The voicemail light begins to blink, mocking you with each seizure-inducing strobe, and despite your better judgment you listen to the message. As you calmly slam the receiver back into the cradle, curse under your breath, and silently throw a tantrum in your mind, you set your head on the desk, try your best to remember your breathing exercises, and wish that you had the patience for more than two anger management classes.

Jedediah, the more enterprising of your two reprobate cousins, both of whom you believed were still locked away in the hoosegow, apparently came upon a bit of cash last year from his job Ned’s Tire Rack, which you always had the feeling was a front for a chop shop or an illegal reptile trade. Now, Bill didn’t precisely use the word “embezzlement,” but you have enough letters behind your name to be able to read between the lines.

The State of Florida has politely asked Jedidiah to return said funds (through a plea agreement), and Jedidiah did so without too much complaint. This would have been Jed’s third out (nine strikes), and he had become increasingly more receptive to the State’s suggestions of late, which, you suppose, is something.

After you explained to Jedediah that Al Capone was finally undone by failing to report his ill-gotten gains on his tax return, Jed has reported every penny that he has received both from above-board “enterprises” and decidedly below-board ones as well. Consequently, Jedediah reported the $97,000 he “came upon” from Ned’s Tire Rack (thus confirming your suspicion that they sold more than just used whitewalls).

After the third minute of the message, in which you learned that Aunt Ethel’s goiter was back, amongst other unnecessary details, Uncle Bill gets to the damn point. Young Jed wants to take a deduction for the restitution under the “claim of right” doctrine, and he wants your blessing to do so. Of course he does, you think to yourself.
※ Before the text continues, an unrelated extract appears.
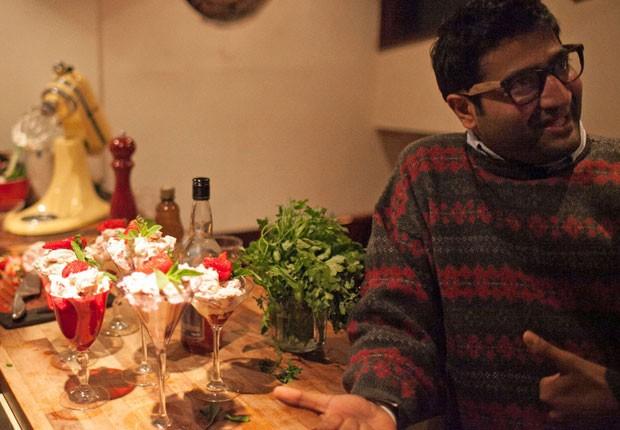 Jay Savsani, cofundador do 'Meal Sharing' em um jantar marcado pela rede. (Foto: Divulgação/Meal Sharing)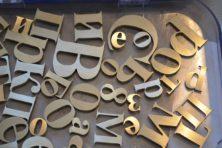 Цифры и буквы из латуни на заказ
You go home, hug the wife, kiss the babies, and walk the dog, but all the while the image of Ethel’s goiter and the question of Jed’s claim of right scheme plays on your subconscious. As per usual, you awaken at an absurdly early hour, drive into work, questioning each car you pass as to what they hell they are doing on the road at this hour, and log on to your favorite legal search engine (don’t lie, it’s Google).

The Claim of Right Doctrine in the Early Courts

The Claim of Right doctrine is a creature of the Code and the courts. The claim of right doctrine relates to the includability of particular items in gross income. Specifically, if a taxpayer receives earnings under a claim of right and without restriction as to its disposition, he has received income, even though it may still be claimed that he is not entitled to retain the money, and even though he may still be adjudged liable to restore its equivalent.[1]

The doctrine remained unquestioned for several years after the 1932 Supreme Court decision in North American Oil until the Supreme Court decided the Wilcox case 14 years later.[2] The court in Wilcox held that embezzled funds are not income because they are received by the embezzler “without any semblance of a bona fide claim of right.”[3] Thus, Wilcox introduced the notion that the claim of right must be bona fide, or legitimate, in order for the income to be taxable.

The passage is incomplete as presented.